Gravadora: Mass Appeal
Gênero: Rap
Data de Lançamento: 27 de outubro de 2014
Download gratuito pelo site oficial
Nenhum – repito – nenhum grupo de rap é tão atual como o Run the Jewels. Sem depender da indústria, lançaram o disco para download gratuito com a rapidez de um garoto aficionado pelo Twitter. Como reza a cartilha da independência, criaram seu próprio marketing ao divulgar pacotes alternativos do disco – incluindo uma versão de RTJ2 remixada com barulhos de gatos, já financiado por fãs via crowdfunding – e mantêm-se atualizados com as discussões atuais (para tanto, vide o emocionante discurso de Killer Mike sobre o assassinato em Ferguson). O melhor de tudo é que todo esse pano de fundo pode ser ignorado: RTJ2 é um disco que se sustenta a despeito de qualquer contexto social ou mercadológico. “Oh My Darling Don’t Cry”, “All My Life”, “Lie, Cheat, Steal”, “Crown”, “Blockbuster Night Part. 1”: escolha a pancada que lhe aprouver que o momento há de adequar-se a elas. E vai me dizer que você não tremeu na base quando se deparou com um Zack de La Rocha energético como sempre em “Close Your Eyes (And Count to Fuck)”?
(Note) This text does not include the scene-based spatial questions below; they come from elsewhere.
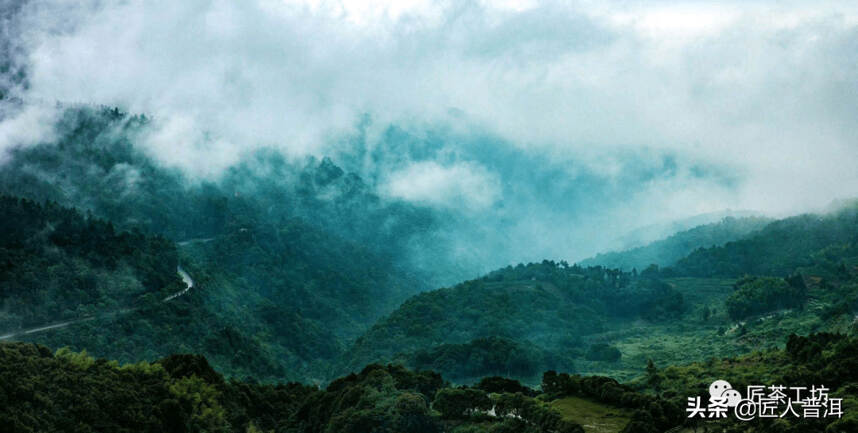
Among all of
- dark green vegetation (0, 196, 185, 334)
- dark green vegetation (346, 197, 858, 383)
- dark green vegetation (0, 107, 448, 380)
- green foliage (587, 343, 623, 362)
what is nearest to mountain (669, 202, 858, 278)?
dark green vegetation (346, 197, 858, 383)

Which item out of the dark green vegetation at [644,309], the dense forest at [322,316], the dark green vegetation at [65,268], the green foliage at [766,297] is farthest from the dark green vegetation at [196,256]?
the green foliage at [766,297]

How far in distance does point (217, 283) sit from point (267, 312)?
794 cm

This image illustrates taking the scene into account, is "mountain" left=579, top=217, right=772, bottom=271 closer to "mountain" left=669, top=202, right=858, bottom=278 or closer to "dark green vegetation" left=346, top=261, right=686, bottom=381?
"mountain" left=669, top=202, right=858, bottom=278

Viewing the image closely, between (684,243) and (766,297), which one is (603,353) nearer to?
(766,297)

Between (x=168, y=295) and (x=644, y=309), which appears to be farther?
(x=644, y=309)

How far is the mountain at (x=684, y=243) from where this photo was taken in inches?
5581

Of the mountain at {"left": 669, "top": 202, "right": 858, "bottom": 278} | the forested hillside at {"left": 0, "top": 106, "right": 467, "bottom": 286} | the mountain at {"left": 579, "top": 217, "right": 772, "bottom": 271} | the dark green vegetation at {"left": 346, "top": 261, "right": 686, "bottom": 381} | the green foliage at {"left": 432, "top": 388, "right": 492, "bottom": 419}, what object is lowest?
the green foliage at {"left": 432, "top": 388, "right": 492, "bottom": 419}

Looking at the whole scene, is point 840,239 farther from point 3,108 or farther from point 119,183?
point 3,108

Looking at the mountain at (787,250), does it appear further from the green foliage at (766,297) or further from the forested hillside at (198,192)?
Result: the forested hillside at (198,192)

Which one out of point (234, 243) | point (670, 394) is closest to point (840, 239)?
point (670, 394)

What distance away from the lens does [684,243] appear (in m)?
148

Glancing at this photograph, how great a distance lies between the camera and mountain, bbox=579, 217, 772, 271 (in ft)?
465

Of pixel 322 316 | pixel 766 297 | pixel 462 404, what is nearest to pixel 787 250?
pixel 766 297

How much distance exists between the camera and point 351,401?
160ft
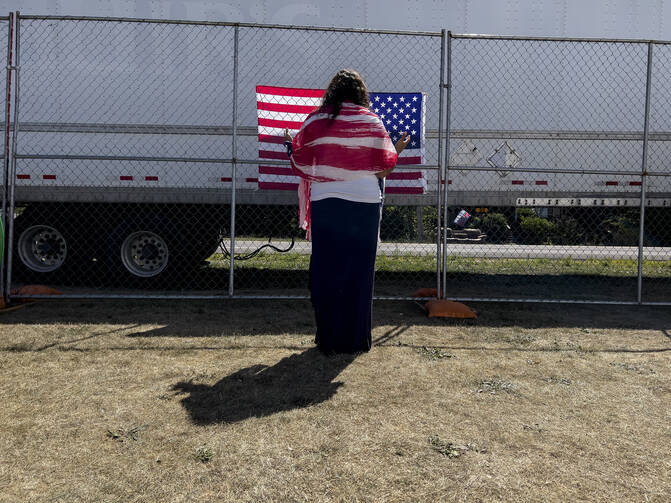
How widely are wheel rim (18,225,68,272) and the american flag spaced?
111 inches

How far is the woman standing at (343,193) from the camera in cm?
358

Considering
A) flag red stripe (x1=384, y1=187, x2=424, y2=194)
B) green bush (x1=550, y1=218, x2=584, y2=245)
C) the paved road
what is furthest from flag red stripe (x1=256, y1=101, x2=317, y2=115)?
the paved road

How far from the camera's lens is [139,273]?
22.2 ft

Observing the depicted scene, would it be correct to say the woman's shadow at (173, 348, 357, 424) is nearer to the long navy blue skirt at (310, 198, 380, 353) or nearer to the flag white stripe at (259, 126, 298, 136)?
the long navy blue skirt at (310, 198, 380, 353)

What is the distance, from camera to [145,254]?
270 inches

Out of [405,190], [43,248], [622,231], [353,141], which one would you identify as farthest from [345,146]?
[622,231]

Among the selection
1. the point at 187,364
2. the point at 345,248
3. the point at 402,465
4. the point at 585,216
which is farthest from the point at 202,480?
the point at 585,216

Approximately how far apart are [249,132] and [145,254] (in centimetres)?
208

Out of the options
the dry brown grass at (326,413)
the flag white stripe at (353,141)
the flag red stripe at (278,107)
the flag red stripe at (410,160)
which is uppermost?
the flag red stripe at (278,107)

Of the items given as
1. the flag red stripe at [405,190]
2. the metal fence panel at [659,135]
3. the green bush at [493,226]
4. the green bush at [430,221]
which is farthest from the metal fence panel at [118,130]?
the green bush at [493,226]

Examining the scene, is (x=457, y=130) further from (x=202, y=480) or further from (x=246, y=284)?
(x=202, y=480)

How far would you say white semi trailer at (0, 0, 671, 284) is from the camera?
632 centimetres

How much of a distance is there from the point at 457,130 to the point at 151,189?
12.6 feet

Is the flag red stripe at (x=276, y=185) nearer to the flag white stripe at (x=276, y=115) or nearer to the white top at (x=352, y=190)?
the flag white stripe at (x=276, y=115)
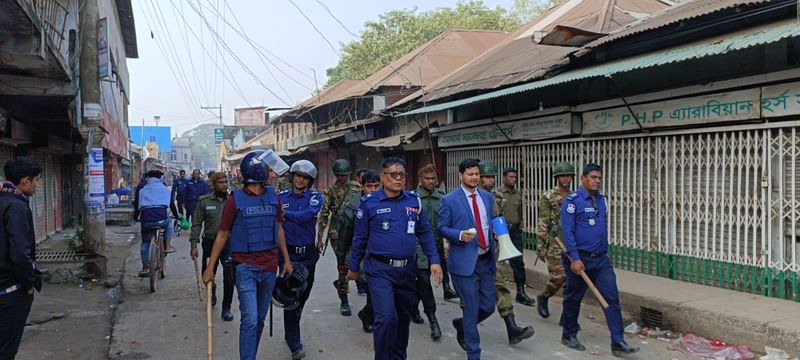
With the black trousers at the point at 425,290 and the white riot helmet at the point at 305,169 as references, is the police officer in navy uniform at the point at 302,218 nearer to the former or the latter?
the white riot helmet at the point at 305,169

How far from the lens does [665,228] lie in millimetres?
7727

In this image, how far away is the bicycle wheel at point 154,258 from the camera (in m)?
8.05

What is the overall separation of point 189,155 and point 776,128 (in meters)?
122

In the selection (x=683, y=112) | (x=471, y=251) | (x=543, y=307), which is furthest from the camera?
(x=683, y=112)

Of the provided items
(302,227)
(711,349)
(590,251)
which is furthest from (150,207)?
(711,349)

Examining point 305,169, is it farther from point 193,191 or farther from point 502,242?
point 193,191

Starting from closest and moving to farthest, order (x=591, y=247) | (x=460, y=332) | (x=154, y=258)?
(x=591, y=247)
(x=460, y=332)
(x=154, y=258)

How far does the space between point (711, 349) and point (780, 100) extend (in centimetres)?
268

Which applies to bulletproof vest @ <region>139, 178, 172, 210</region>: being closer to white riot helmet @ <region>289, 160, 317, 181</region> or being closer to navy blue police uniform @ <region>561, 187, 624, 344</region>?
white riot helmet @ <region>289, 160, 317, 181</region>

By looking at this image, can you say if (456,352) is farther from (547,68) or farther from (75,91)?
(75,91)

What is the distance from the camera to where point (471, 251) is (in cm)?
487

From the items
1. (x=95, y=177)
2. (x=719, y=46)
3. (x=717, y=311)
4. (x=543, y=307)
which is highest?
(x=719, y=46)

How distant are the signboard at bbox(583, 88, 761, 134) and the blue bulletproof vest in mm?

Ouça: “Close Your Eyes (And Count to Fuck)” (part. Zack de La Rocha)

Gravadora: Warp
Gênero: Eletrônico/Fusion-jazz/Hip Hop/Experimental
Data de Lançamento: 6 de outubro de 2014
Steve Ellison está para o jazz assim como o Massive Attack esteve para o soul nos anos 1990. Seu som não é orgânico, mas isso não quer dizer que o próprio jazz não possa ser influenciado pelo notável trabalho do Flying Lotus. O quinto álbum, You’re Dead, é ininterrupta sucessão de arroubos musicais, trilhas caleidoscópicas, instrumentos de inexecutáveis profusões… Caso haja alguma resistência ao que FlyLo pode oferecer, a brecha foi estabelecida. You’re Dead reúne participações de músicos brilhantes: Kendrick Lamar, Snoop Dogg, Thundercat, entre outros, inclusive o lendário pianista Herbie Hancock, provando que a ponte entre o orgânico e o digital pode ser estabelecida sem problemas.